Task instructions:
a: Decide whether each statement agrees with the essay on cultural shortcuts, answering yes or no and quoting the deciding words: (i) The author says we should never resort to cultural shortcuts. (ii) The author doubts anyone could have reached the moon without taking earlier discoveries on faith. (iii) The author calls it harmful in day-to-day life to believe the sun goes around the earth.
b: Translate this sentence from the essay on cultural shortcuts into Spanish: "There’s not much one can do if one has to start totally from scratch at birth."
c: Proceed with the essay on cultural shortcuts by writing the passage that would follow its last sentence.

Source text:
Wednesday, November 25, 2009

The Lure of the Shortcut

Assuming that my claim that controlling culture just might be the most effective route to world domination is true, what is it that gives culture this degree of power? Why are we so likely to be led to do things we would not otherwise prefer simply because someone else has told us, overtly or implicitly, that it’s how we should behave? Aren’t we smart enough to notice when we’re being tricked in this way, and to overcome any pernicious influence that cultural beliefs, inclinations, and habits might otherwise have on us?

I have a couple of different explanations for why this is often more difficult than it seems like it should be, but for today’s article I would like to restrict my focus to one of these: the lure of the shortcut. Shortcuts are appealing in most contexts, from cooking to computing to commuting—especially among people who perceive more demands on their time, energy, and attention than they feel capable of satisfying.

And culture nearly always functions as some sort of shortcut. We save time by learning the best way to build a house or solve a calculus problem from other people rather than figuring it out on our own. We don’t have to spend years pondering the most effective way to raise our children if we pretty much echo what our parents did with us. And we can conserve all manner of mental energy by assuming that people will behave predictably on the basis of a few easy-to-identify characteristics such as age, gender, and skin color, rather than attempting to dig down to assess deeper but more situationally salient traits.

It is our capacity for culture that has allowed humans to achieve much of what we have accomplished. I very much doubt any person could have made it to the moon without taking on faith a whole host of previous discoveries and basic beliefs. There’s not much one can do if one has to start totally from scratch at birth. If we didn’t follow certain expected social patterns, we would have to renegotiate each new relationship, and cordial exchanges with strangers (for instance, a visit to a restaurant) would be unthinkable.

There are thus many convincing arguments for the benefit of taking cultural shortcuts, and I am not saying we should never resort to them. My main point here, and a process I am hoping through writing these articles to facilitate both for myself and for any interested readers, is that it behooves us to consciously recognize the fact that we are taking shortcuts, and to acknowledge that those shortcuts are liable, at least on occasion, to fall, well, short.

If we mistakenly believe that our culturally-shaped perceptions fully reflect the underlying reality of the world, we will fail to second-guess them in those moments when the time or energy saved by the shortcut is not worth the cost of operating under false pretenses. Let me use an example which is perhaps more of a metaphor than anything else, but will I think at least begin to make my point. In day-to-day life it is harmless to operate under the mistaken but visually and culturally reinforced perception that the sun goes around the earth once each day. But when calculating certain weather patterns, it is necessary to recognize the fallacy of that assumption in order to predict and account for the effects of the earth’s rotation.

In the same way, many other cultural shortcuts suffice, under most circumstances, to lead us through life without much derailment, but if we don’t acknowledge that they are, in fact, mere shortcuts, then we may fail to discount them under the few circumstances in which they are apt to lead us far astray. And that’s not to mention the cultural shortcuts that frequently or almost always lead us astray, but have become so deeply entrenched in our society that we continue to follow them at our own unwitting expense.

Want examples? Stay tuned.

Source information:
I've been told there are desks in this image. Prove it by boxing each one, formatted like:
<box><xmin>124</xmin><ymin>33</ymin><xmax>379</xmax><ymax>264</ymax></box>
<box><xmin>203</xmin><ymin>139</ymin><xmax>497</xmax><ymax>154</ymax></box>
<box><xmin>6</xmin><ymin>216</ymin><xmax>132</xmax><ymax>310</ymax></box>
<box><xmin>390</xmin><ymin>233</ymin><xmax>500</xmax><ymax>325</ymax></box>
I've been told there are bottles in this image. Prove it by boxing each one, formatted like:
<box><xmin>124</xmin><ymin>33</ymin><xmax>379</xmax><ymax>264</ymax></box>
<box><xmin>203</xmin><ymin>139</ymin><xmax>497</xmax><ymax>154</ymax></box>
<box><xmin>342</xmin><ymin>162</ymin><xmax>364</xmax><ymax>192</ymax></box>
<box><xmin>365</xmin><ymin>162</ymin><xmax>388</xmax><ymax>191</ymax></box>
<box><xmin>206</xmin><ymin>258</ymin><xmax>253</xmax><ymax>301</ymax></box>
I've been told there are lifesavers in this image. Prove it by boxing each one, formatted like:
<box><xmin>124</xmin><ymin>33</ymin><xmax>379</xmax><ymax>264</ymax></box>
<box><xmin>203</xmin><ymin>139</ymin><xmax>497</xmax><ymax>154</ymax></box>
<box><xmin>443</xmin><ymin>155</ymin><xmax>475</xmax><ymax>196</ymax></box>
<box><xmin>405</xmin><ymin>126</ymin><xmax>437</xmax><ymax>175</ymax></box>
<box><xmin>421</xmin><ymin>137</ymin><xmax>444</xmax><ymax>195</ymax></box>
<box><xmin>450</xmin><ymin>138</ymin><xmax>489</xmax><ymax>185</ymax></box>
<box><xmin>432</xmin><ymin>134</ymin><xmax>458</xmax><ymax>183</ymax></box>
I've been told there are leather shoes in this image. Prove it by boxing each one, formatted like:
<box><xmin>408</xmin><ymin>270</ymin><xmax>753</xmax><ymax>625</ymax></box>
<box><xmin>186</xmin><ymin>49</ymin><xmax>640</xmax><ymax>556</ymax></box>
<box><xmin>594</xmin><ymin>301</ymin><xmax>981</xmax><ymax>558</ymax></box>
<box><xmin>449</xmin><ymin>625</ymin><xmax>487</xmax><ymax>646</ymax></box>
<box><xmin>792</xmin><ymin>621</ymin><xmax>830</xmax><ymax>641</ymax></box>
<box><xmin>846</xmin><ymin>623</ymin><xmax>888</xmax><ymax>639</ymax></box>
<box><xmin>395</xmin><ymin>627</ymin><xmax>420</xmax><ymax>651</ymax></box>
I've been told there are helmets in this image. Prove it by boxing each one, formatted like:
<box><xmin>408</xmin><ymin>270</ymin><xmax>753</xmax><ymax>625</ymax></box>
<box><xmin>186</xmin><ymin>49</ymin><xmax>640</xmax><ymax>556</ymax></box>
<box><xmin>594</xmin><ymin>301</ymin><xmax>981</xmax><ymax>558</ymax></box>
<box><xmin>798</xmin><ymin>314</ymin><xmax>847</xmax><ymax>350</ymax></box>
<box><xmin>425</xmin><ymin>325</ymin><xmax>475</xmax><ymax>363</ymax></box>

Answers to the exercises:
a:
(i) No: "I am not saying we should never resort to them."
(ii) Yes: "I very much doubt any person could have made it to the moon without taking on faith a whole host of previous discoveries and basic beliefs."
(iii) No: "In day-to-day life it is harmless to operate under the mistaken but visually and culturally reinforced perception that the sun goes around the earth once each day."

b: No hay mucho que uno pueda hacer si tiene que empezar completamente desde cero al nacer.

c:
2 comments:

  1. This was a very interesting article with some excellent points. It is not difficult for me to believe that there are many examples where people take cultural shortcuts which usually work out for the better but occasionally do not. However, I am more skeptical about examples where we take shortcuts that "almost always lead us astray." If this were the case, there would be potentially significant benefits for those who could either inform individuals about their mistakes (for instance by selling the information in a book) or by profiting from their mistakes (for instance buying something from individuals who consistently undervalued a product and selling it to others for a gain). Either of these phenomena should serve to bring the misguided perceptions of people back into balance. However, I have no doubt you will present some compelling examples soon, and I hope I did not use too many unfounded cultural shortcuts in my argument.

    ReplyDelete
  2. Ha! You present a very interesting argument. I have two responses:

    (1) The first is that (as you acknowledged to be possible) I believe your argument does, in fact, rest on an unfounded cultural shortcut—that of the economic ideology, which assumes that any inefficiencies will be quickly righted through the action of market forces. This assumption relies on a number of implicit claims—most immediately, that either someone else will recognize these mistakes and acquire the means to profit from informig people about them, or that the people whose mistakes are being profited from will somehow come to recognize this fact and thereby be persuaded to rethink their basic cultural templates. It does not seem to me to be self-evident that either of these processes will necessarily occur in all cases of detrimental cultural assumption.

    (2) Second of all, I would argue that there are plenty of people at the present moment who are either profiting from selling books informing other people about basic mistakes in assumption that they are making, or profiting by taking advantage of the cultural shortcuts of others (which is the point I was trying to make in my article about fashion). The fact that both types of process continue to the present day (and some of them in forms, such as advertisement, which have persisted for decades if not centuries) indicates to me that there is no simple and infallible systemic mechanism guaranteed to eradicate harmful cultural shortcuts.

    I hope that answers your doubts in a coherent way, but I am certainly open to further questions or counter-arguments. Thanks for commenting!

    ReplyDelete

Thank you for commenting!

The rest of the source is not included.